Türkiye’ de yaşanan ekonomik süreci geçen günlerde ünlü bir iktisatçımız;

“Potansiyelinin altında yaşanan bir ülkeyiz.” cümlesi ile tanımlamaktadır. Bu açıklamaya katılmamak mümkün değil.

Ayrıca, sıkça dile getirildiği gibi, alınan dış borçlar sayesinde harcanabilir millî gelirimiz artmakta, buna karşılık GSYH aynı hızda artmamaktadır. Bunun sonucu olarak en çok dış borcu olan 10 ülke içinde yer alan Türkiye’nin aldığı dış borç miktarı 450 milyar dolar seviyelerine yükselmiş olup, millî gelire oranı yüzde 61,5 düzeyine ulaşmıştır. Başta petrol olmak üzere birçok ham maddenin dolar fiyatı, bir taraftan pandemi ve diğer yandan kur artışı nedeniyle anormal bir biçimde yükselmiştir. Yaşanan enflasyon nedeniyle herkes için hayat pahalılaşmıştır. Kişilerin gelirleri enflasyon kadar artmadığı için toplumda gelir dağılımı bozulmuştur. Türkiye’nin millî geliri bugün kişi başına 7.500 dolara düşmüştür. (1) Oysa bundan yıllar önce 20 bin dolar seviyeleri öngörülmekte idi.

Bunun dışında bugün Türkiye’nin zengin ve fakirleri arasındaki uçurum da artarken, bölgeler arasındaki gelişmişlik farkı da büyümektedir. Elazığ’ın da içinde yer aldığı Ardahan, Kars, Iğdır, Bitlis, Muş, Bingöl, Malatya, Mardin, Artvin, Şanlıurfa, Giresun, Rize ve hatta Trabzon gibi birçok ilimiz “Yoksul üreten şehir” konumundadır.

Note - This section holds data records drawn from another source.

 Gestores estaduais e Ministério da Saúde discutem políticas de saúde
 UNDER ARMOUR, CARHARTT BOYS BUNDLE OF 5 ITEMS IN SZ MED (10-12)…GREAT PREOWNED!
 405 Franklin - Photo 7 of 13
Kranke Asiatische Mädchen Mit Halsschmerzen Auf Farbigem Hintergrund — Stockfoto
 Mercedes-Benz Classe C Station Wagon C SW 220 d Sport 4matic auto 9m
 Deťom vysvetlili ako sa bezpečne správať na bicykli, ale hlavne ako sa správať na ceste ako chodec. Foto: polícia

Bugün Türkiye’nin, Doğu Karadeniz, Kuzeydoğu ve Doğu Anadolu, Güney Anadolu’nun 40’ a yakın ili “yokluk-yoksulluk-iç göç üretir” durumundadır.(2) Daha önce Anadolu çiftçisi ülkeyi doyururken, bugün tarım alanlarının 4 milyon hektar azalması ve aynı şekilde tarımdaki istihdamın küçülmesi nedeniyle üretim yerine daha çok tarım ürününü ithal eder hale geldik.

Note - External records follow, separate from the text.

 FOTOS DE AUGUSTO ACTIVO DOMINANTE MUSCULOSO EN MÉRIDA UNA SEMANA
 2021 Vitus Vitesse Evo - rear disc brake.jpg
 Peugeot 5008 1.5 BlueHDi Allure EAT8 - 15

Yaşanan ekonomik sıkıntıların Türkiye’ye özgü olmadığını, dünya ekonomisinin büyük bir sıkıntı içerisinden geçtiğini göz ardı etmemeliyiz. Ayrıca, sadece eleştirmenin doğru olmayacağı, bunun yanı sıra çözüm odaklı düşünmemiz gerektiği görüşündeyiz. Bu nedenle öncelikle tüketim yerine daha çok üretmenin gerekliliğine inanıyoruz. Ayrıca, bütçe açıklarımızı kapatmak, cari açıklarımızı ortadan kaldırmak, millî gelirlerimizi artırmak ve gelir dağılımını düzeltmek, daha çok yabancı yatırımı çekmeye çalışmak, tarım potansiyelimizi en iyi şekilde değerlendirmek ve böylece tarım ürünleri ithal etmenin yerine ihraç etmek ve en önemlisi yerel ekonomik modeller oluşturarak, zengin şehirler yaratmak gibi buna benzer birçok hedefi gerçekleştirdiğimiz zaman inanıyorum ki çok sayıdaki sorunu çözmüş olacağız. Bu nedenle üretime desteğin arttırılması, tüketiciye olduğu kadar üreticiye de teşvik ve desteklerin verilmesini arzu ediyoruz.

Sonuçta, çözümün daha çok üretimden geçtiğinin altını çizmek istiyoruz. Bunun için Elazığ ölçeğinde yerel bir ekonomik model oluşturmak suretiyle bu hedefe ulaşmak adına şehrimiz kendi üzerine düşeni gerçekleştirmelidir.

“İnsanın tüketen bir ağzı, Üreten iki eli vardır.”